#### [Task statement]
From the forum thread on full-text search below, can you reproduce word for word the part that opens with the words containing "Ferret will work" and closes with "how it works."?

#### [Document text]
——————————

Is there any schema of full-text search that support utf-8?

charlie · July 5, 2006, 4:22pm

Is there any schema of full-text search that support utf-8 especially
for Asia language such as Chinese,Japanese,etc.
Ferret/acts_as_ferret can not work when these language key words are
searched,and also, it is difficult to implement pagination-which need
both the count of search results and offset.
Very grateful!

charlie · July 6, 2006, 5:34am

On 7/5/06, Charlie [email protected] wrote:

Is there any schema of full-text search that support utf-8 especially
for Asia language such as Chinese,Japanese,etc.
Ferret/acts_as_ferret can not work when these language key words are
searched,and also, it is difficult to implement pagination-which need
both the count of search results and offset.
Very grateful!

Hi Charlie,

Ferret will work fine on Asian Languages. You just need to write your
own Analyzer which matches tokens correctly for the language you are
interested in. Have a look at the RegExpAnalyzer in Ferret. You can
look at test/unit/analysis/ctc_analyzer.rb to see how it works.

Cheers,
Dave

charlie · July 7, 2006, 4:58am

Hi,David
Can you give me an example of how to add analyzer to ferret to Asian
languages?
My web application will have to support multi language search,which
means,for example,both Chinese and English will be searched through the
form.

——————————

#### [Stored data]
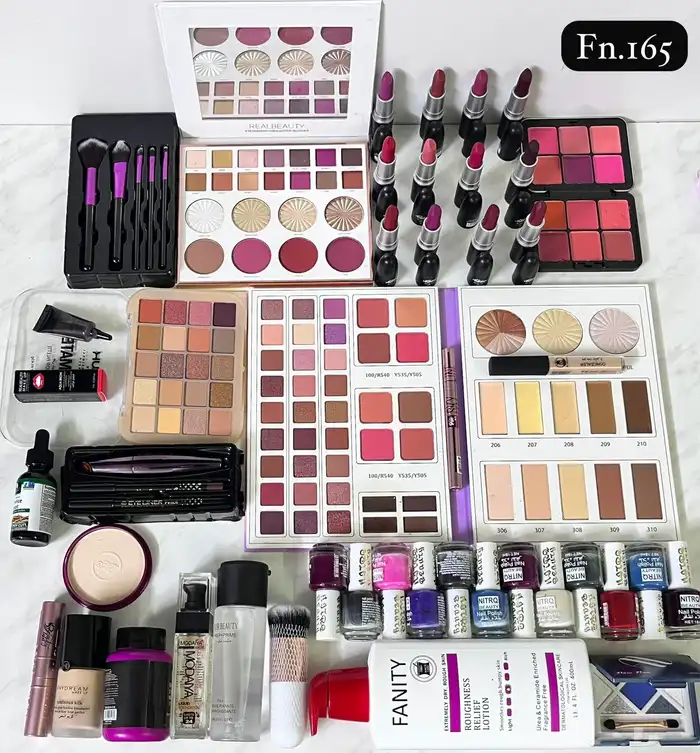 طقم مكياج مميز 17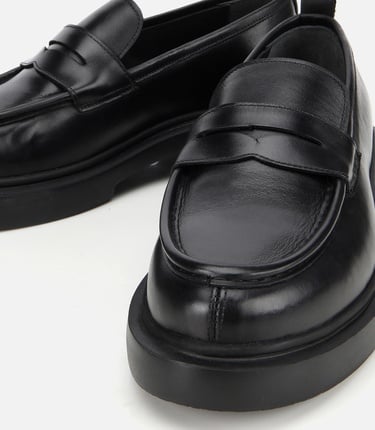  Erkek Deri Siyah Yüksek Tabanlı Klasik Loafer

——————————

#### [Written solution]
Ferret will work fine on Asian Languages. You just need to write your
own Analyzer which matches tokens correctly for the language you are
interested in. Have a look at the RegExpAnalyzer in Ferret. You can
look at test/unit/analysis/ctc_analyzer.rb to see how it works.